**PROBLEM DESCRIPTION**.
Please give again, word for word, the lines that lie between the start of the listing below and the line with "common name: deer mice", both included.

**DATASET ENTRIES**.
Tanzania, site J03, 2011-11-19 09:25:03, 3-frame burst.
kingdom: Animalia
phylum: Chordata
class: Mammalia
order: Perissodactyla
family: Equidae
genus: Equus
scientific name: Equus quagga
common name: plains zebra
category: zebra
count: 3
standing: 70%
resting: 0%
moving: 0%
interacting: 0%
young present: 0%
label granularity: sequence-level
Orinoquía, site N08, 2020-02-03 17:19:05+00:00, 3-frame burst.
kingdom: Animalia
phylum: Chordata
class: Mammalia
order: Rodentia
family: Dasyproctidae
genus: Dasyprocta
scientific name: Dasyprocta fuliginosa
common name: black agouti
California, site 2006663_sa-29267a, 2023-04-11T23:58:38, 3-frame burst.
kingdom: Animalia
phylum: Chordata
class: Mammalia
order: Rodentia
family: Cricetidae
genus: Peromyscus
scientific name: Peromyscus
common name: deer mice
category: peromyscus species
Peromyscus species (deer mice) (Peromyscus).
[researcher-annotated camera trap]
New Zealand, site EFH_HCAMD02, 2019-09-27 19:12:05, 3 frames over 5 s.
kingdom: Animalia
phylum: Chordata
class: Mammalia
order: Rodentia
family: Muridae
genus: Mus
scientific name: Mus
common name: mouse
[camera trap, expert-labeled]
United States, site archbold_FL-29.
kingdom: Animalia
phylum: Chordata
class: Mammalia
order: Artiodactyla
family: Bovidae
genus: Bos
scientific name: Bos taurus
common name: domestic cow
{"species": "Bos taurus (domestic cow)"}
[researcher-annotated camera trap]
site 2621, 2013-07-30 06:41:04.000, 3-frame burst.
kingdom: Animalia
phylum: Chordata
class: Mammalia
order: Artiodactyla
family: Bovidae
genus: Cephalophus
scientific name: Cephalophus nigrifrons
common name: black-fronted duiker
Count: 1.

**WRITTEN SOLUTION**.
Tanzania, site J03, 2011-11-19 09:25:03, 3-frame burst.
kingdom: Animalia
phylum: Chordata
class: Mammalia
order: Perissodactyla
family: Equidae
genus: Equus
scientific name: Equus quagga
common name: plains zebra
category: zebra
count: 3
standing: 70%
resting: 0%
moving: 0%
interacting: 0%
young present: 0%
label granularity: sequence-level
Orinoquía, site N08, 2020-02-03 17:19:05+00:00, 3-frame burst.
kingdom: Animalia
phylum: Chordata
class: Mammalia
order: Rodentia
family: Dasyproctidae
genus: Dasyprocta
scientific name: Dasyprocta fuliginosa
common name: black agouti
California, site 2006663_sa-29267a, 2023-04-11T23:58:38, 3-frame burst.
kingdom: Animalia
phylum: Chordata
class: Mammalia
order: Rodentia
family: Cricetidae
genus: Peromyscus
scientific name: Peromyscus
common name: deer mice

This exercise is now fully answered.